Pour décrypter les fichiers infectés, les cybercriminels demandent à ce que la rançon soit payée en bitcoins, la monnaie internet. Le coût moyen d’une rançon de WannaCry est de 638 €. Concernant les autres ransomwares, 25 % d’entre eux exigent une rançon supérieure à 1 000 €. Elle peut aller, selon la taille des entreprises, à plus de 40 000 €. Les victimes n’ont, en moyenne, que 21 heures pour payer la somme demandée. Les entreprises victimes réagissent souvent mal face à de telles menaces. Malheureusement, près de 50 % des décideurs acceptent de payer la rançon. Pourtant, seulement 32 % d’entre eux récupèrent leurs données. Il n’a donc aucune garantie à la récupération des données…

 

Conseils préventifs
  • Optez pour une solution fiable qui utilise plusieurs couches de sécurité.
  • Mettez à jour régulièrement votre ordinateur et vos logiciels de sécurité. Vérifiez l’application de la mise à jour et du correctif sur votre système d’exploitation.
  • Ayez un comportement responsable :
    • Utilisez votre informatique professionnelle pour un usage professionnel.
    • Choisissez un mot de passe complexe. Évitez les combinaisons trop simples telles que 1234 ou AZERTY, et privilégiez celles de plus de 12 caractères combinant minuscules, majuscules, chiffres et symboles. Changez régulièrement vos mots de passe.
    • Utilisez un logiciel qui filtre les e-mails en ligne avant leurs téléchargements (http://www.mailwasher.net/).
    • Méfiez-vous des e-mails suspects ou frauduleux et détectez les faux courriels de votre banque, opérateur de télécommunication, des administrations… Ne cliquez pas sur les liens, n’ouvrez pas les pièces jointes, ne répondez pas aux mails et classez-les dans vos courriers indésirables. Signalez les éléments illicites sur www.internet-signalement.gouv.fr
    • Ne diffusez pas vos informations personnelles sur Internet ou les réseaux sociaux. Gérez vos paramètres de confidentialité pour ne pas divulguer vos informations privées (informations bancaires, adresses, photos…).
    • En cas de connexion sur des ordinateurs publics, pensez à vous déconnecter de votre compte et à vider les fichiers temporaires et l’historique. Sur son site, la CNIL vous donne de précieux conseils (www.cnil.fr).
  • Réalisez des sauvegardes sur un disque dur externe ou sur un emplacement distant non connecté au réseau. Utilisez des solutions qui fournissent la création de sauvegardes (de fichiers ou du système). Il n’est pas recommandé de créer des sauvegardes en copiant les fichiers manuellement, ni de stocker les sauvegardes sur l’ordinateur. Ne stockez pas les sauvegardes sur un autre disque dur ou dossier réseau, dont on peut accéder via l’ordinateur local.
    • Attention ! Avant de créer une sauvegarde, assurez-vous que les fichiers copiés ne sont pas cryptés et ne remplacent pas les versions non cryptées de ces fichiers.

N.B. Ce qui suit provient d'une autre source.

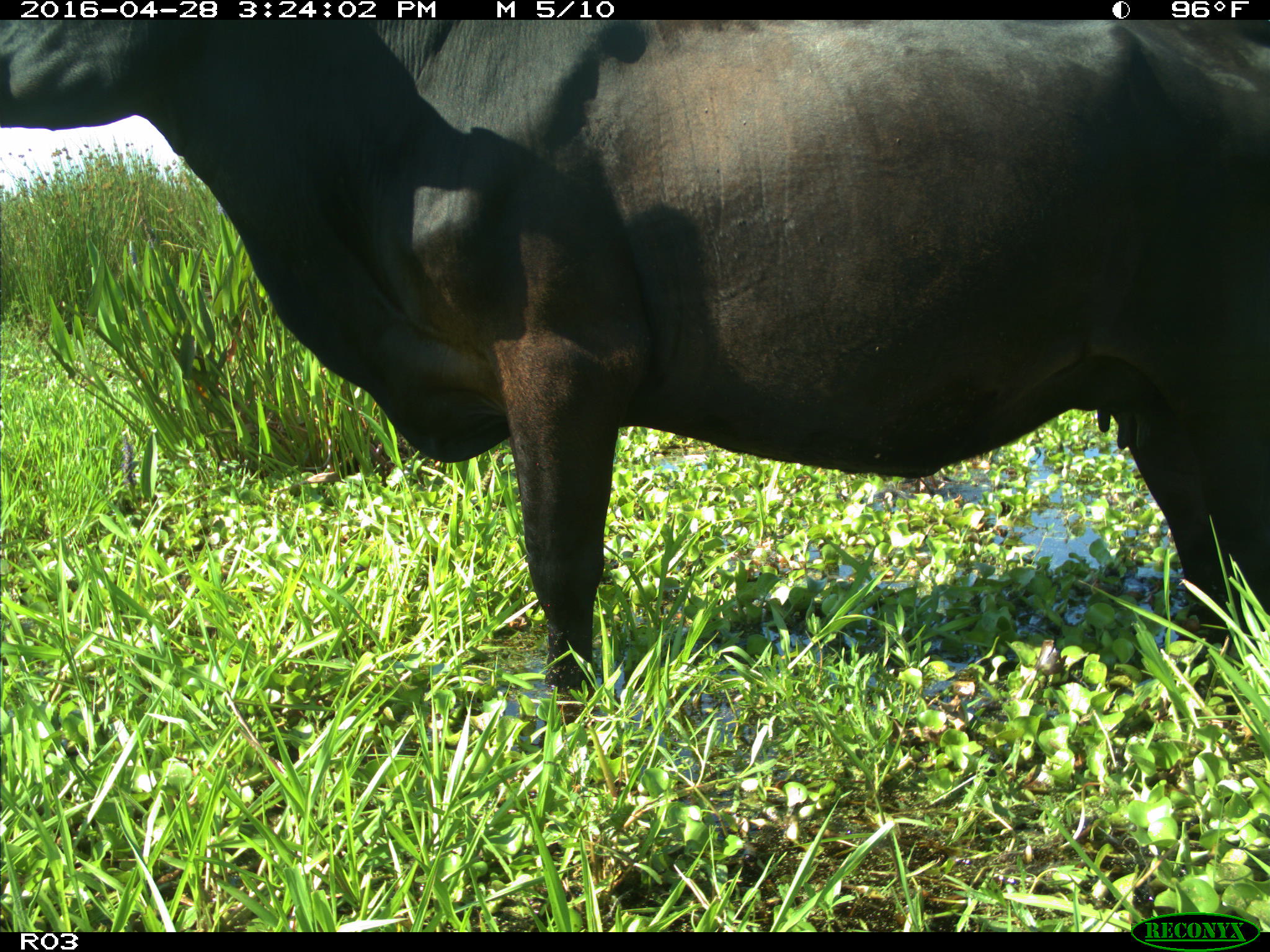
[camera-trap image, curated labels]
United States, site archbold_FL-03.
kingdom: Animalia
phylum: Chordata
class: Mammalia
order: Artiodactyla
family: Bovidae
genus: Bos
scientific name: Bos taurus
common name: domestic cow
Bos taurus (domestic cow).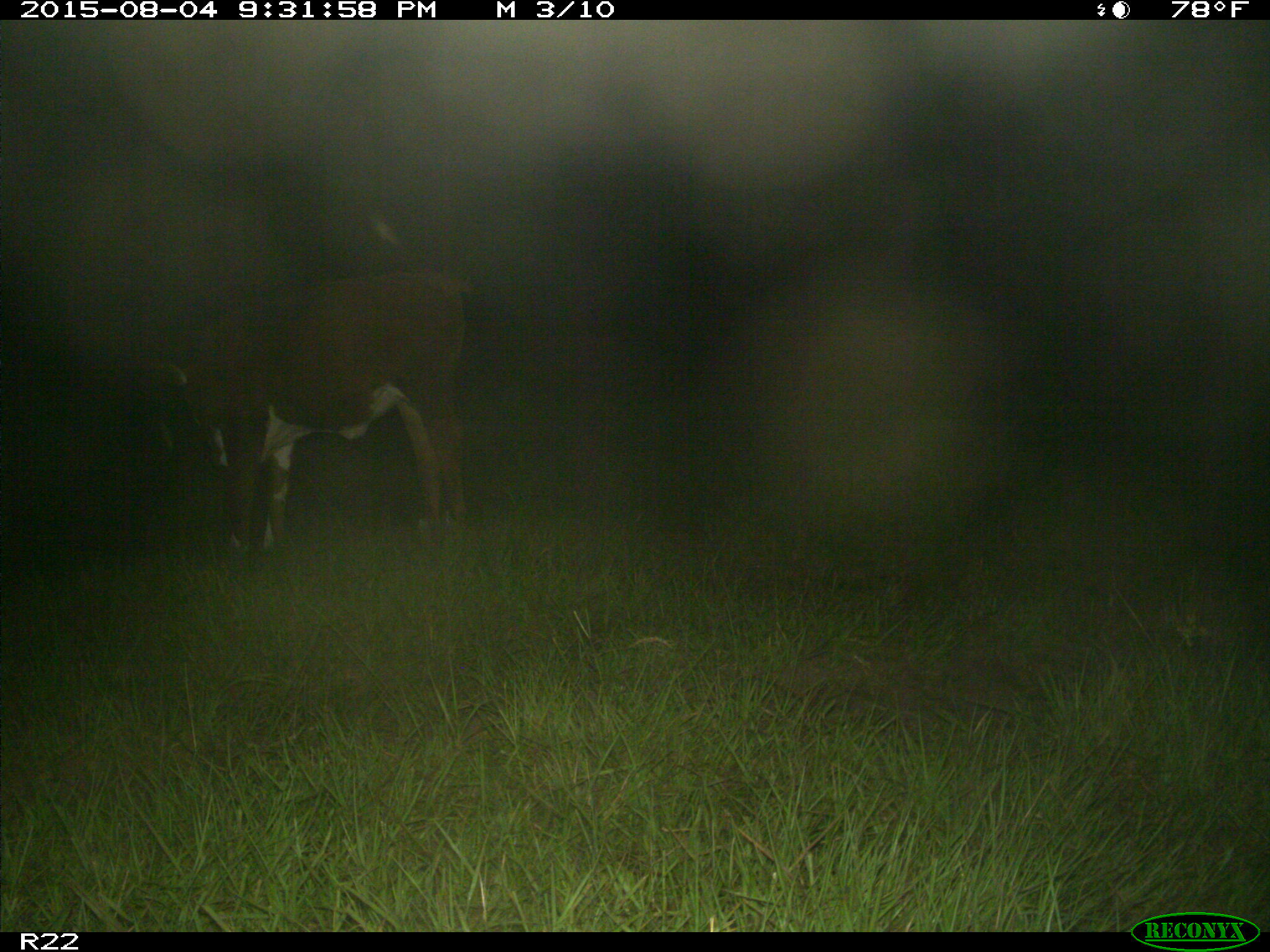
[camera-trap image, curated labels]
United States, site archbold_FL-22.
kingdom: Animalia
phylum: Chordata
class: Mammalia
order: Artiodactyla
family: Bovidae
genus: Bos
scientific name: Bos taurus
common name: domestic cow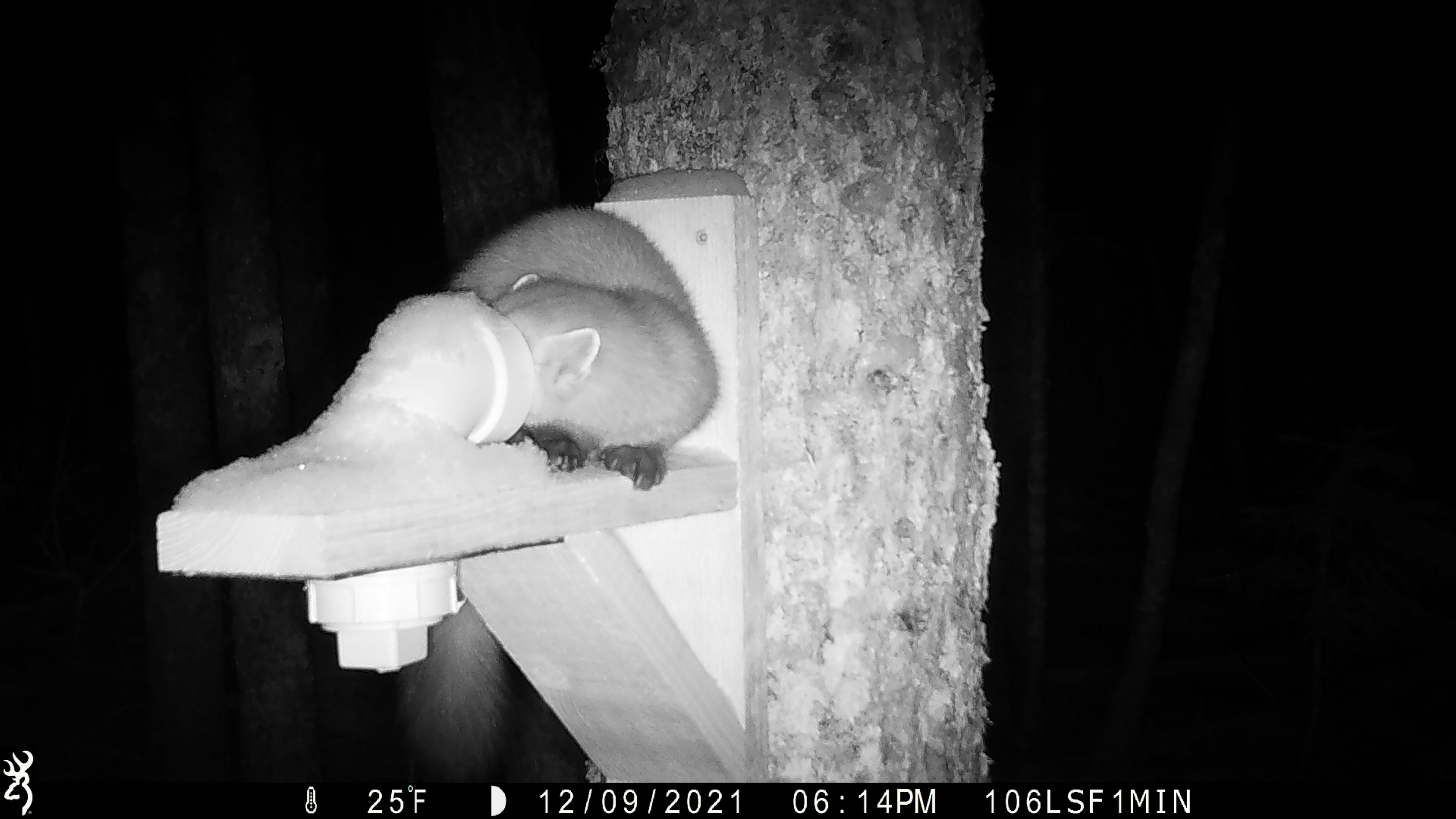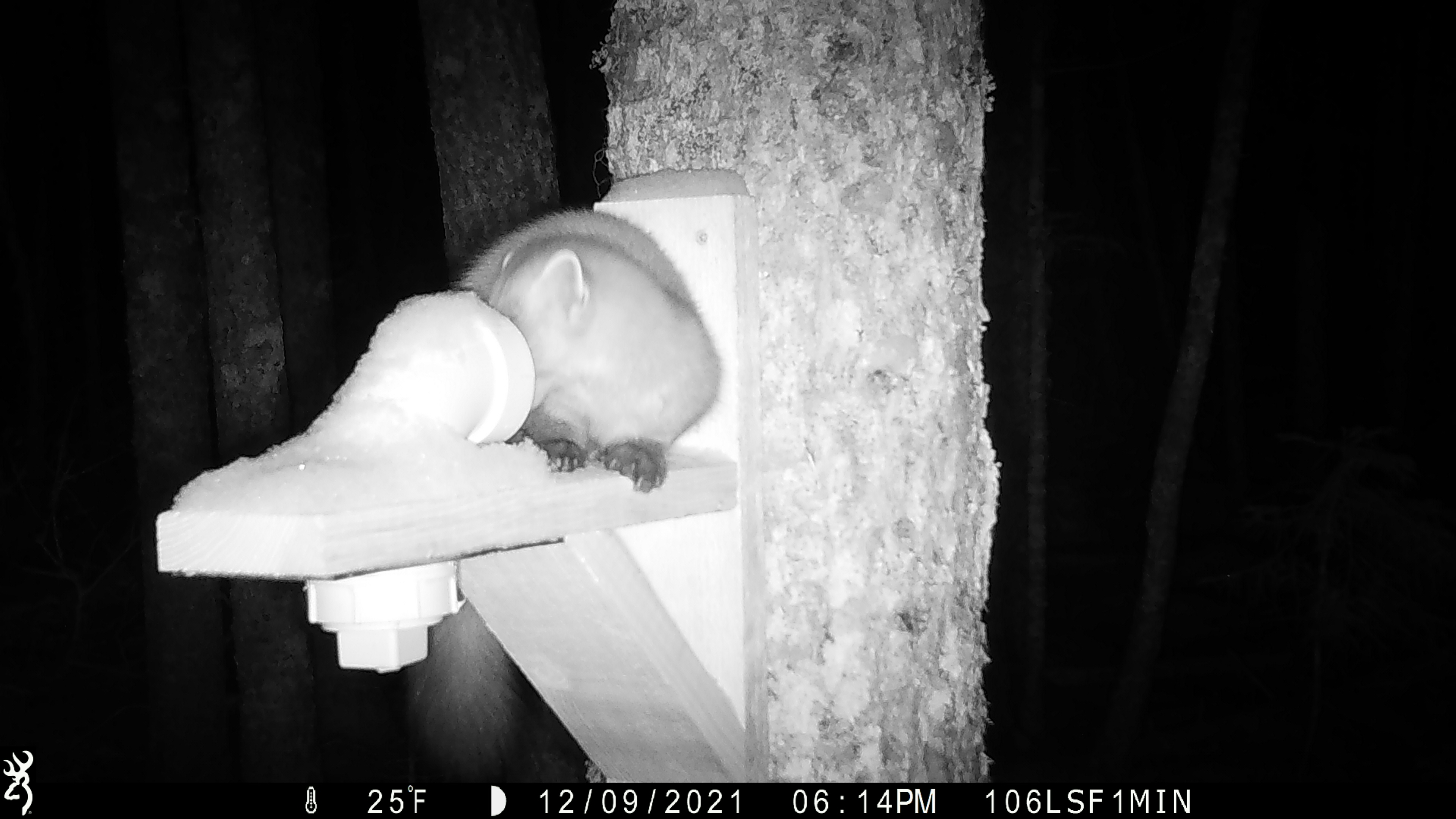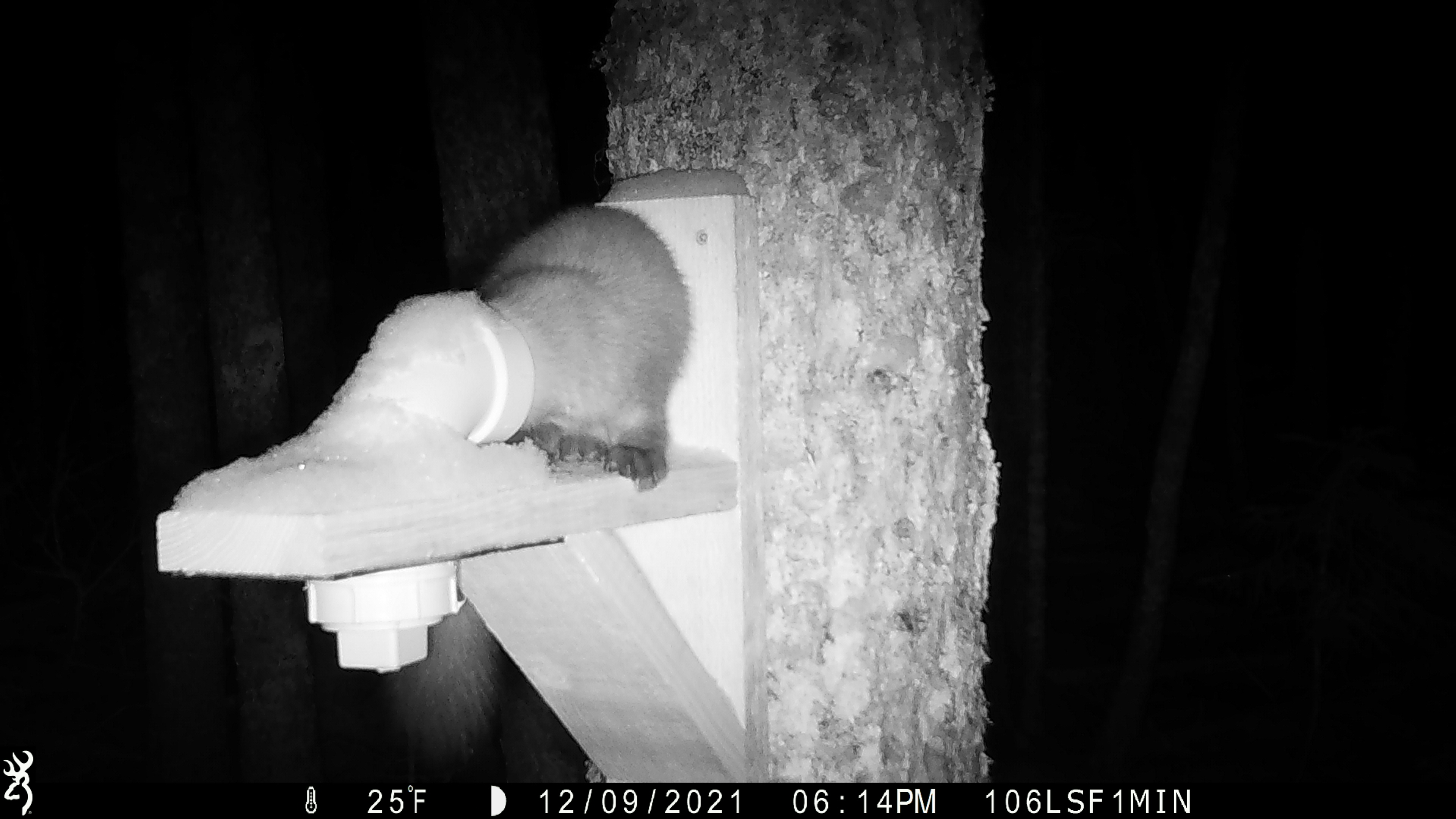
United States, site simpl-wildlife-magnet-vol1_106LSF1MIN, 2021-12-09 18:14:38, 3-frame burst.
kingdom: Animalia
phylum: Chordata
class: Mammalia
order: Carnivora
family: Mustelidae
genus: Martes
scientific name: Martes americana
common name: american marten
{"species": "american marten (Martes americana)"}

  • Configurez les droits d’accès aux données et dossiers réseau utilisés par tous les utilisateurs qui travaillent sur l’ordinateur. Sinon, l’Encoder peut crypter les données de tous les utilisateurs, y compris dans les dossiers réseau.
Conseils en cas d’infection
  • N’effectuez aucune action sur l’ordinateur contaminé, contactez votre assistance qui estimera la possibilité de récupérer vos fichiers.
  • Ne payez pas la rançon. Aucune garantie de retrouver vos données n’est offerte.